TASK OBJECTIVE: List each line of the material that contains the string "above". Case counts, so only lines with that same capitalization match.

Questions about the scenes in images
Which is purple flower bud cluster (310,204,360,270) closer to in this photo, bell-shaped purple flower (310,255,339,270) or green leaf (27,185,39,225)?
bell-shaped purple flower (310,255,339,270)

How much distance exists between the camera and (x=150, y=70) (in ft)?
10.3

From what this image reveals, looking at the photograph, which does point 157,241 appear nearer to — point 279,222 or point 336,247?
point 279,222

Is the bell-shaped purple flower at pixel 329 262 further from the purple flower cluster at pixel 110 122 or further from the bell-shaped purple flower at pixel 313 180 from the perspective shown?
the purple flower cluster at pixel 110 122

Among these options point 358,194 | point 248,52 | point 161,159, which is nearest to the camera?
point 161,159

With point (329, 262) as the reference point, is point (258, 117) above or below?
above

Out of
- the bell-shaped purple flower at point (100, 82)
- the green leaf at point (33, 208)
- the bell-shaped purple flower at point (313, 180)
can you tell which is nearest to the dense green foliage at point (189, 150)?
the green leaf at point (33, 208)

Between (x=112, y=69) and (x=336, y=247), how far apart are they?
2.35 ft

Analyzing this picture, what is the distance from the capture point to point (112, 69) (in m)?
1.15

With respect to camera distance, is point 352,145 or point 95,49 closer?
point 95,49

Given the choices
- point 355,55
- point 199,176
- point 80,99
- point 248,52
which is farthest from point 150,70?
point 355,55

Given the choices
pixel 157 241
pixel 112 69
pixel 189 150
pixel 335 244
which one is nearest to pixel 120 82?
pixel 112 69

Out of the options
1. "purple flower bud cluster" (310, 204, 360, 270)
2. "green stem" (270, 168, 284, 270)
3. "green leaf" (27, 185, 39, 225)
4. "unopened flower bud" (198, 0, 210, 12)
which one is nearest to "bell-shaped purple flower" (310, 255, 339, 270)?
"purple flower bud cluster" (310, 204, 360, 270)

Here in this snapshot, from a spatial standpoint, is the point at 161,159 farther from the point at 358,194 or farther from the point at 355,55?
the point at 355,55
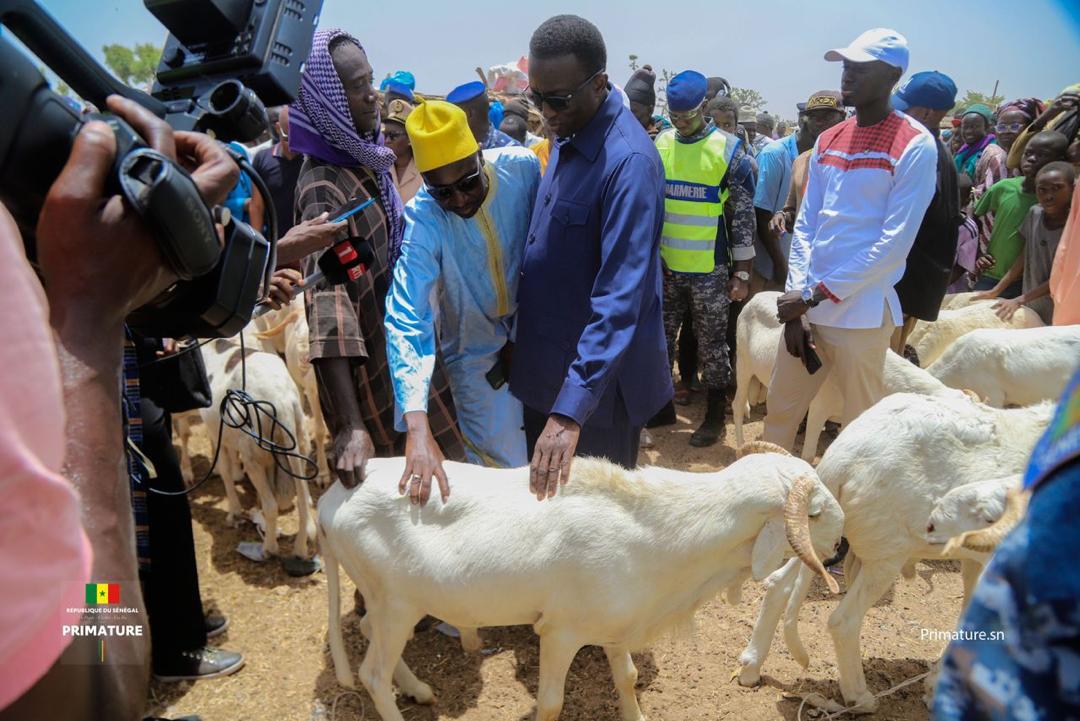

TASK RESPONSE:
With point (329, 262) as the reference point, is point (258, 117) above or below?
above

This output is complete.